Locales 14 de agosto de 2021 Por Tribuna
Aniversario, trayectoria y una profesión hecha con pasión. Walter Luna Servicios Inmobiliarios 3571-412733
LOCALES Luna

Un 10 de agosto de 2008, alentado por su esposa y en una búsqueda personal por encontrar “aquello” que le permitiera pasar más tiempo en familia y acercarse a la gente, Walter Luna (CPI Matrícula 2608) decidió cumplir el sueño para el que, con mucho esfuerzo, se había formado y abrió su propia inmobiliaria. 

Empezó desde cero, repartiendo tarjetas a los clientes que compraban en su verdulería, dividiéndose entre dos trabajos. Dentro del primer mes vendió su primera casa y a los seis meses ya había logrado vender tres más. Fue en ese entonces que entendió que ya era momento de dedicarse por completo al rubro que le apasionaba, la comercialización de inmuebles. El pasado martes la inmobiliaria celebró su aniversario número 13 y en un recorrido por la memoria Walter habló con TRIBUNA. Repasó las experiencias, su historia, los altibajos, pero por sobre todo acerca de lo gratificante que es para él esta profesión y de cómo la utiliza como un medio para llegar a las personas, a sus clientes, escucharlos, aconsejarlos, crear puentes y hacer amigos. 

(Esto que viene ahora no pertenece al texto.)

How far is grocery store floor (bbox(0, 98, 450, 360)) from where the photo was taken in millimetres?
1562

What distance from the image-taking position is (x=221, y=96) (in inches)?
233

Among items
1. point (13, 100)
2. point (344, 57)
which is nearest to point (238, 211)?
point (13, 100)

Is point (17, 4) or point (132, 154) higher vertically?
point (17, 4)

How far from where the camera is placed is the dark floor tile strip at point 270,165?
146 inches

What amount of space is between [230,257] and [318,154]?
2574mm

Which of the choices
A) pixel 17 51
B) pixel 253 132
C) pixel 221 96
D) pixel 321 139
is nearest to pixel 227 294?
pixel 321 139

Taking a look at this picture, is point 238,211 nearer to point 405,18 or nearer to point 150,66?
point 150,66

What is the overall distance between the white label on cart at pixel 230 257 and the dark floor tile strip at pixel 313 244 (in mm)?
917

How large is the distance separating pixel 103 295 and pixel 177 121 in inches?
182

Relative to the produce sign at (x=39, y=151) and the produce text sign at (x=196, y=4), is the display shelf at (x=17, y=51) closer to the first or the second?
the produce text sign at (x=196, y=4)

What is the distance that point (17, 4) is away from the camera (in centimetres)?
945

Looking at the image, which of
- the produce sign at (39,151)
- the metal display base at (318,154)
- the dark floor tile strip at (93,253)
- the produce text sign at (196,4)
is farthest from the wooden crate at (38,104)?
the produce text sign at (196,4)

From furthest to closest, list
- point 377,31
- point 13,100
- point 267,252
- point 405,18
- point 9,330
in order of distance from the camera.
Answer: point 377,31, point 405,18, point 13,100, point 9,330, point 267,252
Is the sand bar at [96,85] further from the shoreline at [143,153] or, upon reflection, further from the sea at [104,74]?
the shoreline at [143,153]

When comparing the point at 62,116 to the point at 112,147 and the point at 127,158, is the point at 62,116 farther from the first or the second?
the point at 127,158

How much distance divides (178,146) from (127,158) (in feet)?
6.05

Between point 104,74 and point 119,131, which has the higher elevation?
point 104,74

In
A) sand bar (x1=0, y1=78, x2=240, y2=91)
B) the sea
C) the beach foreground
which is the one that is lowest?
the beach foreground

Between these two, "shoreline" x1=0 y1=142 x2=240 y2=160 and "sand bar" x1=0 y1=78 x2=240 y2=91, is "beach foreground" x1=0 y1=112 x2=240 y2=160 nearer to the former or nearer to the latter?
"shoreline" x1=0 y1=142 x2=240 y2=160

“No he hecho tantas ventas como sí tantos vínculos”, sostuvo, y agregó que su premisa es siempre ponerse al servicio de la gente y de sus necesidades, y de esta idea principal es que surgió  el nombre de su negocio; “Walter Luna” seguido de “Servicios Inmobiliarios”.

Luna se dedica mayormente a la venta de inmuebles y a realizar tasaciones, tanto en Río Tercero y zona como así también ha logrado extender su negocio al resto de Córdoba, preferentemente las sierras y Buenos Aires. “Donde tenga un inmueble para vender, ahí estoy”, contó y además agregó que gracias a contactos y a la unión que mantiene con sus colegas de otras inmobiliarias ha logrado llegar más lejos. 
 

Administra sólo algunos alquileres y considera que, si bien es una entrada fija, prefiere dedicarse a la venta que es su fuerte. En este mercado fluctuante desenvolverse en esta área es lo que le ha servido. Fue creciendo y ante las crisis económicas,   afirma que fue cuidadoso, reservado y aprendió a atravesar los obstáculos. 
 

Con respecto al escenario pandémico y cómo lo influyó, aseguró que las ventas no se frenaron y que por el contrario la gente prefirió y prefiere cada vez más invertir su dinero en inmuebles. Algo que él considera lo más óptimo a la hora de pensar en qué hacer con los ahorros, dónde colocarlos o cómo resguardar el dinero. 
 

Walter aprendió a lo largo de su carrera que una de las cosas más importantes de la profesión es conseguir que ambas partes, tanto comprador como vendedor, queden satisfechos. “El buen trabajo de un corredor inmobiliario, además de acercar las partes es conseguir que queden contentas”. Y sostuvo que mientras la negociación sea gratificante para todos, crea vínculos y muchas veces abre puertas. 

Ubicado en su oficina de Vélez Sarsfield 292, en pleno centro de la ciudad, cálido y con un brillo en los ojos al hablar de su esposa y sus cuatro hijos, expresó que son su sostén y que lo han alentado siempre a seguir adelante. Afirma que el éxito para él, es poder disfrutar de lo que uno hace y hacerlo con amor es lo más importante: su mayor deseo es, algún día, poder jubilarse de esta profesión. “Me gusta, me fascina. Hacer negocios, estar con la gente”, finalizó.